== Excerpted data ==
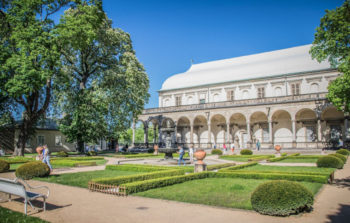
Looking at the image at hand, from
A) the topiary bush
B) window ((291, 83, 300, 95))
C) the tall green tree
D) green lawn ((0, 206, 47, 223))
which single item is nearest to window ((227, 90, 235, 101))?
window ((291, 83, 300, 95))

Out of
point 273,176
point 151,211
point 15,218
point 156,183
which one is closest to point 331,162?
point 273,176

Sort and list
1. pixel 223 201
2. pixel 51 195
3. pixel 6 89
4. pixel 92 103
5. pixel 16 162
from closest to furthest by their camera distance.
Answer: pixel 223 201 → pixel 51 195 → pixel 16 162 → pixel 6 89 → pixel 92 103

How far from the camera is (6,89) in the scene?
22.8 meters

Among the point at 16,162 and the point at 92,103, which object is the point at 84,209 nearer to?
the point at 16,162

== Problem description ==
Rewrite all of the data above with "closest" swapped for "nearest" and everything else left unchanged. Leave the pictures out.

== The completed task ==
Looking at the image at hand, from
A) the topiary bush
B) window ((291, 83, 300, 95))
C) the tall green tree
D) green lawn ((0, 206, 47, 223))
which single item is nearest to window ((227, 90, 235, 101))?
window ((291, 83, 300, 95))

Out of
point 273,176
point 151,211
point 15,218
point 156,183
which one is nearest to point 331,162?
point 273,176

Sort and list
1. pixel 223 201
2. pixel 51 195
3. pixel 6 89
4. pixel 92 103
5. pixel 16 162
from nearest to furthest by their camera distance.
Answer: pixel 223 201 → pixel 51 195 → pixel 16 162 → pixel 6 89 → pixel 92 103

How far from the camera is (6,89) in the scene?
22.8 meters

Among the point at 16,162 and the point at 92,103, which object is the point at 84,209 nearer to?
the point at 16,162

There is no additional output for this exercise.